Добавить в цитаты Настройки чтения

Страница 11 из 31



Я не ожидала услышать столь пылкое признание… Вернее, я знала, что услышу его когда-нибудь, но теперь не была готова. Я растерялась и молчала, не зная, что сказать.

– Это смрадное болото,  –  продолжал он,  –  вы, туташ,  –  цветок, которому здесь не место. Так пойдёмте же! Обопритесь на мою руку!..

– Да нет же, поверьте, всё не так уж плохо,  –  сказала я с сомнением.

Он пересказал мне всё, что видел и слышал. По его словам, выходило, что завтра или послезавтра офицер будет просить моей руки и получит согласие отца. Паша объяснил, что тётка не зря так старается. Я и сама чувствовала, что всё идёт к этому, но не сумела оценить доброты и сердечного порыва юноши.

– Мы ещё поговорим об этом,  –  сказала я уклончиво.

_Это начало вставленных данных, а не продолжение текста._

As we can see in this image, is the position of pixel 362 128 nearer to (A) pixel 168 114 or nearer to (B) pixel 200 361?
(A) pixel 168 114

В это время послышались чьи-то шаги и тихие голоса. Мы притаились. Не для того, чтобы подслушать, а боясь выдать себя. Неизвестные вошли в павильон, сели на скамейку и тихими голосами продолжили разговор. Это были моя тётя и её кум мурза. Слова кума мы не разобрали, зато тётку слышали хорошо.

– Согласие невесты я получила. Об этом вообще нечего говорить… Но не забывай, я  –  вдова полковника. Жить на пятьдесят рублей пенсии не могу… Нет, не могу… Вот если жених и ты выдадите мне вексель на сорок тысяч, возьмусь устроить свадьбу… А если нет… Я не могу допустить, чтобы меня выкинули на улицу… Когда Гульсум выйдет замуж, кем буду я?.. Нет!  –  сказала она.

Кум возразил что-то, тётя ответила:

– Я же говорю, он болен, наш Гали. (Она говорила о моём отце.) Болен. У него слабое сердце. Стоит ему сегодня выпить на полрюмки больше, как завтра его не станет… Я не могу надеяться на него. Если завтра дадите вексель  –  всё будет в полном порядке.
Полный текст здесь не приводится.